Unstructured grids have their place.
You may want to look at the Earth System Modeling Framework (ESMF). They have some code for re-gridding -- specifically for this purpose -- and they've done some nifty stuff with parallel code, too. The whole system is designed to couple models, so there may be other useful stuff there as well.
Some other notes:
"no way to do this efficiently for any significant number of points"
well, efficient is a relative thing -- once you've got the grid in a tree structure, you can search it in O(logn), which can be pretty darn fast, though not O(1), as searching a regular grid is.
Also, it sounds like while the interpolation needs to be done at every time step, if the grids aren't adapting, then the mapping from one grid to another remains constant. So you can compute that mapping (i.e. which element in each grid corresponds to which element in the other) in whatever way is convenient, store it, and then you never need to compute it agin (until the grids change).
That leaves you with the interpolation code -- where you will want to balance accuracy with performance -- simple linear interpolation across a triangle is fast, and may be good enough.

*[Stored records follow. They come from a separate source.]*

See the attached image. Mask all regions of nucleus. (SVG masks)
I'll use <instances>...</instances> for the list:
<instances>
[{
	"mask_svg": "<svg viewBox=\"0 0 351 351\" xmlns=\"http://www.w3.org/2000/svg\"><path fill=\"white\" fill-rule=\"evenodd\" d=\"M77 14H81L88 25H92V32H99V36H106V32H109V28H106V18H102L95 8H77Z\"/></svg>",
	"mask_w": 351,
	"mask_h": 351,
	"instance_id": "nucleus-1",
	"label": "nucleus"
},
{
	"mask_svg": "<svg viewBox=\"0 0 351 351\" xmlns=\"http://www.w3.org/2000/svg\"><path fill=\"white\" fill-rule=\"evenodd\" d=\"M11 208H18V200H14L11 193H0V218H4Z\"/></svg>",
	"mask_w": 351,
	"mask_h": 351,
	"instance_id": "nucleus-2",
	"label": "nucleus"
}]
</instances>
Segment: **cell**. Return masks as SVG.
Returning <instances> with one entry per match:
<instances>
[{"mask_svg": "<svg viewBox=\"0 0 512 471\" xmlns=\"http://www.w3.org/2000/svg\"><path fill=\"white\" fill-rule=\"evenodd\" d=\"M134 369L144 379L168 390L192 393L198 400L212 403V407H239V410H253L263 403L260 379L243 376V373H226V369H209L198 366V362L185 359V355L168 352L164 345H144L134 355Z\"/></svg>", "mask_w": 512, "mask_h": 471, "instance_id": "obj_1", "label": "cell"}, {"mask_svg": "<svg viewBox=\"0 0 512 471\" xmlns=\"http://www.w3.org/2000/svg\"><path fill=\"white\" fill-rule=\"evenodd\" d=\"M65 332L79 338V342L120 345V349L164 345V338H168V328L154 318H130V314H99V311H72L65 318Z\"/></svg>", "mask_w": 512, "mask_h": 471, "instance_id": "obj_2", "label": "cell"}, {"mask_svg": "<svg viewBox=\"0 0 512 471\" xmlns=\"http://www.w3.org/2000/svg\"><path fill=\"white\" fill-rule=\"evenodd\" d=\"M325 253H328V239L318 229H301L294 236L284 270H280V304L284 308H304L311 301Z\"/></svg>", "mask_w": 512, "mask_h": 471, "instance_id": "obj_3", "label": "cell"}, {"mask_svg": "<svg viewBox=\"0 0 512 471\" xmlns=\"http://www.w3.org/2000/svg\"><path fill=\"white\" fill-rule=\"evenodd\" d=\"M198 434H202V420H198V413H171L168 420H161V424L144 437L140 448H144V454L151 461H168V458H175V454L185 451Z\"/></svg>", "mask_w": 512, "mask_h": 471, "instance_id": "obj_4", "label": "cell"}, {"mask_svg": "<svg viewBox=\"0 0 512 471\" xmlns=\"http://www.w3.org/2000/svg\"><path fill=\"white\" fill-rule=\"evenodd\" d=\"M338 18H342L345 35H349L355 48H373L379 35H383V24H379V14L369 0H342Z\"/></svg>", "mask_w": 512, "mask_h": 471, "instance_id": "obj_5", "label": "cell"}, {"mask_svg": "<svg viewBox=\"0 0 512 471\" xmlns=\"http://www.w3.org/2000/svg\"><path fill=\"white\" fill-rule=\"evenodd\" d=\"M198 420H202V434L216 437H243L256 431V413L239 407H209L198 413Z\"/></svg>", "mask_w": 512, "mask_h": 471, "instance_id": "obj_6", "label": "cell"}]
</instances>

"I thought about using kd-tree for searching the nearest node of a given point, then I would use the shape functions of that element"
remember that the nearest node doesn't get you the element -- so you'll want to do a bit more to find the element you want. One option would be to use an rtree instead, which stores/searches by bounding box -- you'll get more than one element with each search, but you can then check which of those is correct directly.